During a press conference on Saturday before Cup practice and qualifying at Michigan, Brad Keselowski stated that he and his RFK team are definitely interested in expanding to a three or even four car operation in the future. The timing for 2024, however, just doesn’t line up as there are no charters for sale at this moment in time. And even if there were, the price tag would be astronomical.

You Need To Know:

  • Unlike years past, expansion isn’t as easy or viable as just simply fielding another entry. For an expansion team to justify the expenses of being put together, it must be a part of NASCAR’s charter system which is essentially like a franchise similar to other sports. The payouts are better with charter cars and its more doable to turn a profit if a car is chartered. The problem is that there are only so many charters available, and unless NASCAR increases the number of charters from 36 (the current number) to 38 or 40, teams are going to have to pay a hefty fee to obtain one. This is why Dale Earnhardt Jr. hasn’t taken his JR Motorsports team to Cup yet. It’s just not financially viable to purchase any charter that could become available for the right price.
  • It’s no surprise that RFK wants to expand in the future, especially with the freshness that new owner-driver, Brad Keselowski, has brought to the organization. RFK used to be one of the powerhouses in NASCAR, owning a whopping 5 cars in 2005 (this was before NASCAR set the 4-car max limit) which took up half of the 10-man Chase for the Cup field. Following the departures of Matt Kenseth and Carl Edwards, RFK took a steep nosedive in terms of performance. With Chris Buescher winning in two consecutive seasons, and the marked performance improvement of Bad Brad in the No. 6 when compared to his 2022 season, it makes perfect sense for the team to want to expand.
  • Talk of a potential RFK expansion sparked a lot of interest for nostalgic NASCAR fans. We remember the Roush dominance of the 2003, 2004, and 2005 seasons and we would certainly like to go back there.

As Kenny Wallace said a number of weeks ago, racing is all about circumstances and timing. There are a lot of pieces to the charter puzzle. Many NASCAR team owners, including Denny Hamlin, want to see it be made permanent while NASCAR will not, as of this writing, commit to doing that. There’s also the TV rights deal in play. Perhaps we’ll know more about the charter system’s future and RFK’s future as well in the coming years once all of that gets hammered out.

The Main Characters

IF RFK expands in the future, no doubt owner-driver Brad Keselowski will spearhead the campaign. He’s already made a huge impact on that organization.

Chris Buescher has been the shining star at that organization since signing on back in 2020. With now two consecutive seasons with wins, one would only assume that he would benefit greatly from the added help of multiple teammates. Who knows, maybe he can even become the teams franchise driver.

Around The Garage

When Justin Haley first announced that he was moving from Kaulig over to Rick Ware Racing, it left a lot of fans scratching their heads. But obviously, he sees something that the rest of us don’t. Perhaps there is something cooking over at Rick Ware Racing. It was said at the time that Brad really wanted him and RWR has moved onto the RFK campus. Perhaps that is a potential route to expansion?

* **Given task**
From the article on RFK Racing's possible expansion, write out the stretch from "Around The Garage" through "route to expansion?" word for word.

* **Recorded data**
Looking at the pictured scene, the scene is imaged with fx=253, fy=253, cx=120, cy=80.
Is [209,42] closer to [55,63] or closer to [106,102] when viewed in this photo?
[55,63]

* **Solution for this exercise**
Around The Garage

When Justin Haley first announced that he was moving from Kaulig over to Rick Ware Racing, it left a lot of fans scratching their heads. But obviously, he sees something that the rest of us don’t. Perhaps there is something cooking over at Rick Ware Racing. It was said at the time that Brad really wanted him and RWR has moved onto the RFK campus. Perhaps that is a potential route to expansion?